- **TASK REQUIREMENTS**: Please carry the Actor Registry page below forward from where it stops, writing its next part.

Actor Registry: Humans, AI Operators, Knowledge Personas
The Actor Registry separates three actor types: Human Actors, AI Operators, and Knowledge Personas. Accountability becomes traceable in the AI era.
Ask a CEO who makes which decisions in their company, and you mostly get a list of people, plus a few tools. Ask more specifically about a recurring decision that was made yesterday, and the answer turns vague. Who approved the price on the last quote? Who corrected the forecast? Who decided that lead wasn't actually a lead? In most companies, that's not cleanly documented. It's just felt.
The moment AI enters the picture, the question gets blurrier. An AI operator produced an output, a human signed it off, and a shared background assumption shaped the whole flow. Who was actually accountable?
A company that doesn't know who works inside it doesn't know where its quality comes from.
Rocket Routine OS has a clean mechanism for this: the Actor Registry. It recognizes exactly three kinds of actors, and each plays a different role in the system.
The three kinds of actors
- Human Actors. People with decision rights, accountability, and judgment. They hold every Decision Right that hasn't been explicitly delegated to an AI operator. They are the only actors who are sovereign in the sense of the Constitution.
- AI Operators. AI actors provisioned through a Role Contract. They run routines, produce standardized outputs, and respect explicit decision rights, tool access policies, and escalation triggers. They carry the execution load for defined routines, not the decision accountability behind them.
- Knowledge Personas. Specialized AI actors with an advisory-only Role Contract. They have read access to assigned knowledge sources, no write access, no decision rights, no routine ownership. They can be invoked only by the Decision Moderator, and only when a decision needs an outside, domain-specific perspective.
These three categories are mandatory entries in the Actor Registry. Every actor has a record with its category, its Role Contract, and the domains it operates in. If an actor isn't in the Registry, it isn't working in the system.

Stored items
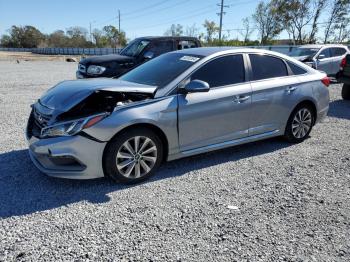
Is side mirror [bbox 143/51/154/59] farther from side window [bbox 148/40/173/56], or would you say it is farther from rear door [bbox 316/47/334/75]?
rear door [bbox 316/47/334/75]

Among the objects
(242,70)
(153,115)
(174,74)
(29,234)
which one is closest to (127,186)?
(153,115)

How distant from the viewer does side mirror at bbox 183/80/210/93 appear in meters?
4.11

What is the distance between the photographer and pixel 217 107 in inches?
176

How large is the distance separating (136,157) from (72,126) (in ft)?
2.76

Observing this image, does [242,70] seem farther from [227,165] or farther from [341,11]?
[341,11]

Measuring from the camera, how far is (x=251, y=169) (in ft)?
15.0

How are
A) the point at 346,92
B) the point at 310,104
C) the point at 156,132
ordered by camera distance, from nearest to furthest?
the point at 156,132
the point at 310,104
the point at 346,92

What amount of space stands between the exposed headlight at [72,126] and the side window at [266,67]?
253 centimetres

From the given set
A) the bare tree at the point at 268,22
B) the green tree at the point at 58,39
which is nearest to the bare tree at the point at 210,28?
the bare tree at the point at 268,22

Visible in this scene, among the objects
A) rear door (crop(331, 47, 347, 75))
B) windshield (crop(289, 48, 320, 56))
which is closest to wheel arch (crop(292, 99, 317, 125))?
windshield (crop(289, 48, 320, 56))

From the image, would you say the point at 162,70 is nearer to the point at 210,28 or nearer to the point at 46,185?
the point at 46,185

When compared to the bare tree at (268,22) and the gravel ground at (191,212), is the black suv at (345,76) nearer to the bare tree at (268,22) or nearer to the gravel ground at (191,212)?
the gravel ground at (191,212)

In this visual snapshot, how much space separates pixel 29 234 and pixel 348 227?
3.06 metres

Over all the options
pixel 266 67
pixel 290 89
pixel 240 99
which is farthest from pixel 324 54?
pixel 240 99
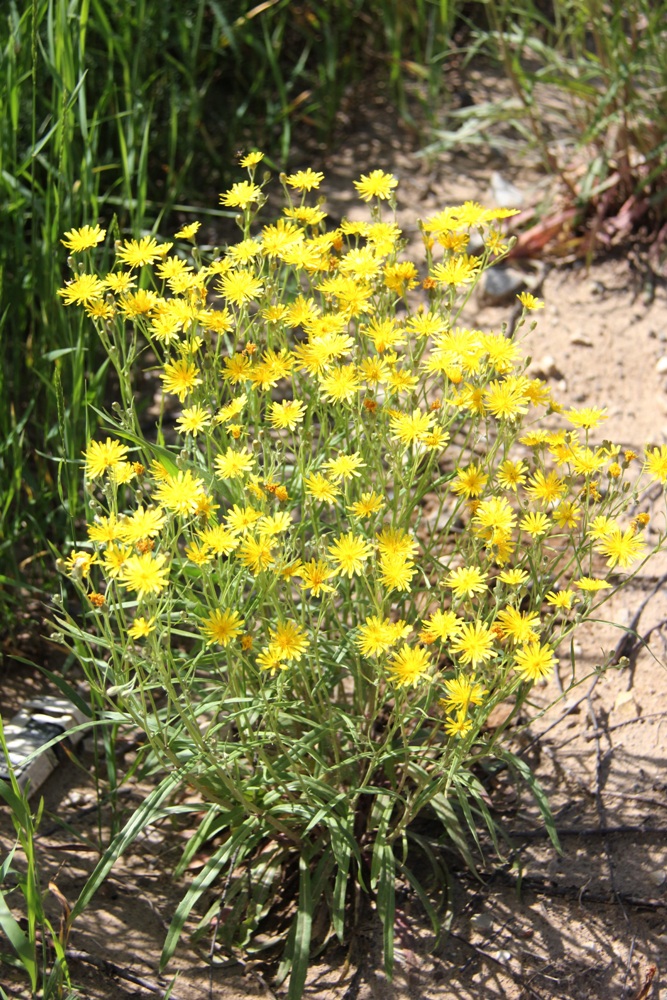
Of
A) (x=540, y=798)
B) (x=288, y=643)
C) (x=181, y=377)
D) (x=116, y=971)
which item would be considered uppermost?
(x=181, y=377)

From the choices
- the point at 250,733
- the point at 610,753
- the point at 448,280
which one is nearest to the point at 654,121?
the point at 448,280

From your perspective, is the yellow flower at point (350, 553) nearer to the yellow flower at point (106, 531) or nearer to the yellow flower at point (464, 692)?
the yellow flower at point (464, 692)

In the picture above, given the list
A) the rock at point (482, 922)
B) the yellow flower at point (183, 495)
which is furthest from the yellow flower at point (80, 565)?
the rock at point (482, 922)

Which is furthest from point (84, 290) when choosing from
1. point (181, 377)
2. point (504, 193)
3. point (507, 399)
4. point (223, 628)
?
point (504, 193)

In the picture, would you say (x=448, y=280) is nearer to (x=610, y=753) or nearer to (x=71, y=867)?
(x=610, y=753)

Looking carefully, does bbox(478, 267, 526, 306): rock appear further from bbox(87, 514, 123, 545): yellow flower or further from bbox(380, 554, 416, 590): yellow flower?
bbox(87, 514, 123, 545): yellow flower

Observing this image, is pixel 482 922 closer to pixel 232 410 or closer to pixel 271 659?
pixel 271 659

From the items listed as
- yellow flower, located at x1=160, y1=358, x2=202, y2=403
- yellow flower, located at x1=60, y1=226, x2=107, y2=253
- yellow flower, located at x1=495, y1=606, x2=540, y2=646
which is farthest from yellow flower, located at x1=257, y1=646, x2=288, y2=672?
yellow flower, located at x1=60, y1=226, x2=107, y2=253
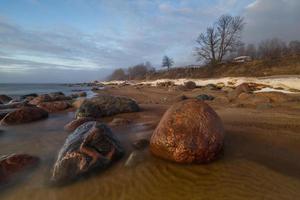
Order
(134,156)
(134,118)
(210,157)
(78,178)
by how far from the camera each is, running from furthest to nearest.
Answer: (134,118) < (134,156) < (210,157) < (78,178)

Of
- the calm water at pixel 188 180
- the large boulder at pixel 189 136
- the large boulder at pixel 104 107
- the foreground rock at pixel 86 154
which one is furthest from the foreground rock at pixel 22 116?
the large boulder at pixel 189 136

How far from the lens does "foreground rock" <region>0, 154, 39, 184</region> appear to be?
371 centimetres

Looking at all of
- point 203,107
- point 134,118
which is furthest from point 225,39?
point 203,107

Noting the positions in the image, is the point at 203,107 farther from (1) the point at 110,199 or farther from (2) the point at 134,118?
(2) the point at 134,118

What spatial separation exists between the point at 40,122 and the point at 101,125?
5032 millimetres

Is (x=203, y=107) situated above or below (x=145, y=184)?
above

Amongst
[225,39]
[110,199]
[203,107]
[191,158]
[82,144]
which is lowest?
[110,199]

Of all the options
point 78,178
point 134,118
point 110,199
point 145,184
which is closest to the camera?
point 110,199

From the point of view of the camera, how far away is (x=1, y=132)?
6.92m

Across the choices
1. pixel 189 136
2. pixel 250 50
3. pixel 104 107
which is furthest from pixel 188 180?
pixel 250 50

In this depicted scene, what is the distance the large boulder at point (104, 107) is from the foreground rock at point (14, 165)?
430cm

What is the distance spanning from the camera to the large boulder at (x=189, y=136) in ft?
12.3

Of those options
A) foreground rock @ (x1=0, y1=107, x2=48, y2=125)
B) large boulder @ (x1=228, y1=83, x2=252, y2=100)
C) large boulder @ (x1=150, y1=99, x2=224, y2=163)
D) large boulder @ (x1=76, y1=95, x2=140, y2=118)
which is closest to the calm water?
large boulder @ (x1=150, y1=99, x2=224, y2=163)

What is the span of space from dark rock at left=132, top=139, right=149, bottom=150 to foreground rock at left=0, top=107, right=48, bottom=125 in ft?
19.1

- **TASK OUTPUT**:
Why the distinction matters
The three categories aren't just an inventory. They are three different distributions of accountability.
A Human Actor carries decisions. An AI operator carries execution. A Knowledge Persona carries a perspective that can feed into a decision but is never the decision itself. Companies that don't separate these three types blur advice into execution and execution into decision. That is where most of the dangerous confusions happen, where an AI output is treated as "the decision" because nobody can trace anymore who contributed what.
The clean separation in the Registry makes two things possible. First, full traceability of every decision back to an accountable actor. Second, sharp levers for improvement. A bad output belongs to a specific AI operator whose Role Contract gets tightened. A bad decision belongs to a specific Human Actor whose decision rights or decision method gets reviewed.
Knowledge Personas in detail
A Knowledge Persona is not a second chatbot. It is not an "AI expert" called in alongside the AI operator. It is an architecturally distinct construct.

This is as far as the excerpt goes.